El hecho de que estas regiones pertenezcan a Bolivia en parte se debe al fray Armentia. Eso no escapó a los que hicieron las listas para la Biblioteca del Bicentenario y por otro lado su prosa es agradable y entretenida.

En sus obras también se encuentran historias del pasado, como la primera versión castellana de la descripción de Moxos que hace el jesuita Francisco Xabier Eder, acá se ve que Armentia era imparable.

Sus trabajos no podían pasar desapercibidos o inadvertidos para las comisiones que decidieron cuáles serían las obras que serían parte de la Biblioteca del Bicentenario.

– ¿Cuánto tiempo le tomó editar las obras?
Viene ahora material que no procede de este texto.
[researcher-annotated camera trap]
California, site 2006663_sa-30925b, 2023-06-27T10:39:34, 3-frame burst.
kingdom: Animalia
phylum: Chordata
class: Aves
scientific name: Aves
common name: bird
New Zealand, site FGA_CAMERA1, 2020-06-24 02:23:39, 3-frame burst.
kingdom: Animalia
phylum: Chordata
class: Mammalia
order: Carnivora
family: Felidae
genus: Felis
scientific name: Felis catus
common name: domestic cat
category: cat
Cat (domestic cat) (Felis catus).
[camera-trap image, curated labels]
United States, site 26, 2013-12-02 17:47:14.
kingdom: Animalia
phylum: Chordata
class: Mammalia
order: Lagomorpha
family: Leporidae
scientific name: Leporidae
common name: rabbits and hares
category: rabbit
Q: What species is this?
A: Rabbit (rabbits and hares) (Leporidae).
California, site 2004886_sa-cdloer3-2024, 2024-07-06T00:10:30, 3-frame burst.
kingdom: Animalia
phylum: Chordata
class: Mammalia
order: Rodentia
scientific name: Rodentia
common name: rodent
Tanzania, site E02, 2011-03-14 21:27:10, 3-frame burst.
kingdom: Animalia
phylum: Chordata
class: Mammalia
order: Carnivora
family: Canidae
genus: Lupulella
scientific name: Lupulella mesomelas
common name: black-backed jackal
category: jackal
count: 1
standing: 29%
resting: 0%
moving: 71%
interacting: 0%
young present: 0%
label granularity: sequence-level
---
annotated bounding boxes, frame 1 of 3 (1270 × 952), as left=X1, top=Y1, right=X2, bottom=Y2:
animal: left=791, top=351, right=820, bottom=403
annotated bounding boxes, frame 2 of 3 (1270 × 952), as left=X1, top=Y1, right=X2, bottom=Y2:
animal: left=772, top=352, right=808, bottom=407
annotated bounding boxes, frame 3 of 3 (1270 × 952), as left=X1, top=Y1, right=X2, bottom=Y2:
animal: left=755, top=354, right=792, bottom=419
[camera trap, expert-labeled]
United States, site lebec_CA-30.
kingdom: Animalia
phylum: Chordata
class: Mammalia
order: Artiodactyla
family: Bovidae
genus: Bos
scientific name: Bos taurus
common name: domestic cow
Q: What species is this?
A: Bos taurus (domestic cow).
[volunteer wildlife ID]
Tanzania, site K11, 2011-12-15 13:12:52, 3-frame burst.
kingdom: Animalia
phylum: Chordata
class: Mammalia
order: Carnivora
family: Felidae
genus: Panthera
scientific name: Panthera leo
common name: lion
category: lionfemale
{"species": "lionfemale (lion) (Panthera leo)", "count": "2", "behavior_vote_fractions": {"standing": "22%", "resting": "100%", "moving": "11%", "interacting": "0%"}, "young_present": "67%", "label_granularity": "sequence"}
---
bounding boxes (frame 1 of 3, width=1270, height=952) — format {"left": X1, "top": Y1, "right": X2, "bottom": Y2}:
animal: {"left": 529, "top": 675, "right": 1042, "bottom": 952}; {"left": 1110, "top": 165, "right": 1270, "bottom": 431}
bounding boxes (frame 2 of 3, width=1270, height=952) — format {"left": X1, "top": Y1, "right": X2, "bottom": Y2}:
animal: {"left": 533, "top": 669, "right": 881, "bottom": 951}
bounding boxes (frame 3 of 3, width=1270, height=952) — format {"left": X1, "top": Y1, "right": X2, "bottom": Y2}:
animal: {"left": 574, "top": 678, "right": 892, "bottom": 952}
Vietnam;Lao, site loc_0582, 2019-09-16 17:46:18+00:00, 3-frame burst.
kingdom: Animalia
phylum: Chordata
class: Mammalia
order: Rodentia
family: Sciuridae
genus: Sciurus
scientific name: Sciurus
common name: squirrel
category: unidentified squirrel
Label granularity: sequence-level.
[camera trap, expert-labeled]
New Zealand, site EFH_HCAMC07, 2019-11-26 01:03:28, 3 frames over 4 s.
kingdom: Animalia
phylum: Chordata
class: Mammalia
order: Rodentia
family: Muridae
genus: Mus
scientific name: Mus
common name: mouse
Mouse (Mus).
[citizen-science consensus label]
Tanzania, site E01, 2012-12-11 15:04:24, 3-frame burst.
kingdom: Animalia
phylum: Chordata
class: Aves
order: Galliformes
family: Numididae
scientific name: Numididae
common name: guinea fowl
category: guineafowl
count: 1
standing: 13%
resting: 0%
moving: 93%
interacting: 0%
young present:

A.E.- La edición de las obras tomó mucho tiempo porque fueron meses y meses de arduo trabajo, en total parece que llegan a las 600 páginas. Para hacer una buena edición de obras con estas características hay que hacerlo con mucho cuidado.

De hecho, pasó bastante tiempo después de que las entregué hasta que me llamaron y me dijeron que se iba a publicar. Como que ocurrieron cosas que ocasionaron que no haya un buen avance, pero con seguridad puedo decir que fue un largo trabajo.

– ¿Por qué cree que en la Iglesia existe desconocimiento de las figuras del pasado?

A.E.- Es que vivimos en un país sin memoria, una generación no se entera de lo que hizo la generación en el pasado y eso es un mal boliviano que no existe en otros países.

Quién conoce a Antonio Comajuncosa, el franciscano de fines del siglo XVIII y principios del siglo XIX. Entonces estamos ante una especie de hueco donde se hunden todas las cosas que se hicieron como si nunca hubiesen pasado, como si no hubiesen existido, pero tenemos que empezar a rescatar del olvido tantísimas personas, instituciones y momentos que fueron importantes en la historia de Bolivia.